Dr. John R. Black, president of Aragon National Inc., echoes Dr. Lewinski’s point: “What’s true of any law enforcement response is that the outcome started with a decision, and before that decision was an attempt to make sense of the situation. It is important to train decision-making so that officers understand and consider the broad expectations and perspectives of those impacted by their decisions.”

The Next Level

Dr.

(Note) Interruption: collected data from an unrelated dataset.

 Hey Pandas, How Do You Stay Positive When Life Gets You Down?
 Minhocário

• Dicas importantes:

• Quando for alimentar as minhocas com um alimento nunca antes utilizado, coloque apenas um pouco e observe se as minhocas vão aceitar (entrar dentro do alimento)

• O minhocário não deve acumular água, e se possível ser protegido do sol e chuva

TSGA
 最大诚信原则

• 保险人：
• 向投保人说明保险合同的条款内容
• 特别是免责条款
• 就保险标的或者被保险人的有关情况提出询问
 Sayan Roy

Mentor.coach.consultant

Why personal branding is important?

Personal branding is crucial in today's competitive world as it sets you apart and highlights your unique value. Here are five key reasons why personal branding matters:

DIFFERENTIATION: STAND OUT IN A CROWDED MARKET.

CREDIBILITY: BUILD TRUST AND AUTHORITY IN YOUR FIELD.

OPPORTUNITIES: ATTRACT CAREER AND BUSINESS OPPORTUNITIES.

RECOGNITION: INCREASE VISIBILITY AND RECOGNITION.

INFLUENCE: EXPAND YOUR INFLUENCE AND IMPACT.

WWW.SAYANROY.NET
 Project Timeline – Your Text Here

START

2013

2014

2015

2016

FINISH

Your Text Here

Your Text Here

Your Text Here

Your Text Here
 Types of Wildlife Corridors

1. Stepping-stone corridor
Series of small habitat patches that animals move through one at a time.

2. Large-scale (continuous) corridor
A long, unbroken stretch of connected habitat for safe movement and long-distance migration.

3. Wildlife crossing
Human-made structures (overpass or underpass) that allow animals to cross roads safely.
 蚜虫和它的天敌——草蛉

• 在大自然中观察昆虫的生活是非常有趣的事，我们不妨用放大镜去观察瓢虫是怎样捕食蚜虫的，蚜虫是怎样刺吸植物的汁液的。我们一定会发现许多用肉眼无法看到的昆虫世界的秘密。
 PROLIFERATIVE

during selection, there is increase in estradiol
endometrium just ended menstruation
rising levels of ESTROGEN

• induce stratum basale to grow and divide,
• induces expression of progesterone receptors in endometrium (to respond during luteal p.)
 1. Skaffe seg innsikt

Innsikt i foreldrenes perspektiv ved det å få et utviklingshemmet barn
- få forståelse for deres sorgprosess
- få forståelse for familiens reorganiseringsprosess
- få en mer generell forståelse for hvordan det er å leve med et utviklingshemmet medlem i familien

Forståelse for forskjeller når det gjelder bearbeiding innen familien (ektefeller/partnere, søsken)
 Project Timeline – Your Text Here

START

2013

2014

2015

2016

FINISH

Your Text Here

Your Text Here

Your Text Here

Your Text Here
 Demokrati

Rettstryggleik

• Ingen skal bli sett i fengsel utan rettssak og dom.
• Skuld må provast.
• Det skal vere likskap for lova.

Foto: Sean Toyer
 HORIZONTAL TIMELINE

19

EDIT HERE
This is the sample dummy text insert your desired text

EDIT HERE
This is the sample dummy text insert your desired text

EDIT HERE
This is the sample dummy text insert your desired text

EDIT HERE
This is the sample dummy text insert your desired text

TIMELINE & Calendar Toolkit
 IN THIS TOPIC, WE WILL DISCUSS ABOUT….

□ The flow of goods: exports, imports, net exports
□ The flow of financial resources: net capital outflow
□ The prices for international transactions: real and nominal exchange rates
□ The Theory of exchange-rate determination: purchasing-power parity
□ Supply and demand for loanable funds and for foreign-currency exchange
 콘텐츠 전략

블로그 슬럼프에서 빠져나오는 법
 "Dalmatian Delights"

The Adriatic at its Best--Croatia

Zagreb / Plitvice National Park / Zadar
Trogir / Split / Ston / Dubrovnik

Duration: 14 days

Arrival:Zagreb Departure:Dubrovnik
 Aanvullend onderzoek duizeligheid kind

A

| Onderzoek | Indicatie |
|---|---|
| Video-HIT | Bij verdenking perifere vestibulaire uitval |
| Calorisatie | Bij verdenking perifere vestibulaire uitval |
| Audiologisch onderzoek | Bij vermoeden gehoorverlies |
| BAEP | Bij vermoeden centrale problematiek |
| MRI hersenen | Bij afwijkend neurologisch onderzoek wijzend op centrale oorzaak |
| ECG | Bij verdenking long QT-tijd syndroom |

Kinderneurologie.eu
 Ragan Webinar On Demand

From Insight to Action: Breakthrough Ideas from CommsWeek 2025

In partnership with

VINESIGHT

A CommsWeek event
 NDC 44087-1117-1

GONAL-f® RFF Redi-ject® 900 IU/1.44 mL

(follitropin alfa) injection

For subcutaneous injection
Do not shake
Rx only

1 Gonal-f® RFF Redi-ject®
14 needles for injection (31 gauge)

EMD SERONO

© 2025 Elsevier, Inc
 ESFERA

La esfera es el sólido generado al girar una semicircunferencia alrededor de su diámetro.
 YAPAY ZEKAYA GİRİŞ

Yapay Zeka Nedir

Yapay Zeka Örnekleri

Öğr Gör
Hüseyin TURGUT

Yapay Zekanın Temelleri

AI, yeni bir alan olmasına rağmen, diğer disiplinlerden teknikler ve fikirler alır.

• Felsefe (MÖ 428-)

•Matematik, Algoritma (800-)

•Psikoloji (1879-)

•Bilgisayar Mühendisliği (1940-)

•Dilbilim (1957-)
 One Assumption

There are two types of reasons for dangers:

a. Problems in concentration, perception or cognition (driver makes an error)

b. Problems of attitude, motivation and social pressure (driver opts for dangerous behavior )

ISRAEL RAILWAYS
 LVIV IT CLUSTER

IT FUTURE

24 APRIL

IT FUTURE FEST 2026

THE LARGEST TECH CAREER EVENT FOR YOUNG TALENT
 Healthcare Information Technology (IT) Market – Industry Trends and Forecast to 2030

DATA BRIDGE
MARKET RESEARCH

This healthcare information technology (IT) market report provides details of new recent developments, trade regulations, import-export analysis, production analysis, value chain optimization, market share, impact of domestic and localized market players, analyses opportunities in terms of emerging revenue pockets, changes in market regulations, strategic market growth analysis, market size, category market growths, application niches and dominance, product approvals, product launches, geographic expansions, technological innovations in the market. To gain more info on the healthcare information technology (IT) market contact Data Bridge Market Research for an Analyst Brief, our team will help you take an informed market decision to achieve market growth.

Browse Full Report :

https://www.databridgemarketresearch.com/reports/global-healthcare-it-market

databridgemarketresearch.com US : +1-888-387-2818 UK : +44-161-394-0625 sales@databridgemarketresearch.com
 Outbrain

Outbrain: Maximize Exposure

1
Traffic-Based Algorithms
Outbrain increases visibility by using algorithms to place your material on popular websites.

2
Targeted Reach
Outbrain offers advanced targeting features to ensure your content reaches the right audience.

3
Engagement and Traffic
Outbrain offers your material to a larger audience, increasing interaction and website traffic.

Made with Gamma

Lewinski and Force Science has been at the forefront of police research for decades and has been watching the ever-growing professionalism of officers. “Policing is no longer simply a trade and it shouldn’t be treated as such. It requires a high level of knowledge and skills in a variety of disciplines and the ability to integrate great decision making with these attributes. Force Science is excited to work with some of the world’s top researchers and trainers to develop the next level of law enforcement decision-making training!”

  1. See “Clinical” Law Enforcement, in which Dr. Lewinski noted: “Although law enforcement is not typically associated with ‘clinical’ practices, the observations, assessments, decisions, and corresponding actions of officers ‘on the street’ align directly with the assessment, diagnosis, and subsequent ‘treatment’ of individuals in the ‘real-world’—the very definition of ‘clinical.’” “Although law enforcement is not typically associated with ‘clinical’ practices, the observations, assessments, decisions, and corresponding actions of officers ‘on the street’ align directly with the assessment, diagnosis, and subsequent ‘treatment’ of individuals in the ‘real-world’—the very definition of ‘clinical.’” []
3 Responses
  1. Mike

    Great article! In been drafting a paper on decisional mental models (OODA/AAADA) for police, I came across Klein’s research on naturalistic-decision making (NDM) and rapid-primed decision-making (RPD), mostly in Sources of Power. His ideas largely square with those presented in this article and in the FS course. I would be interested to know Force Science’s take on NDM/RPD research as it applies to modern policing. Especially helpful would be further elaboration on creating realistic training and how to promote interdisciplinary studies in academies.

  2. Cody

    I wonder if the training involves non-threatening situations? Or appearance of a threat, but there isn’t one? Or appearance of non-threatening, but there is a threat? Or the appearance of a threat and there is a threat? Or Situation that will become a threat if the trainee becomes threatening?

    Are these some of the training situations that are set up?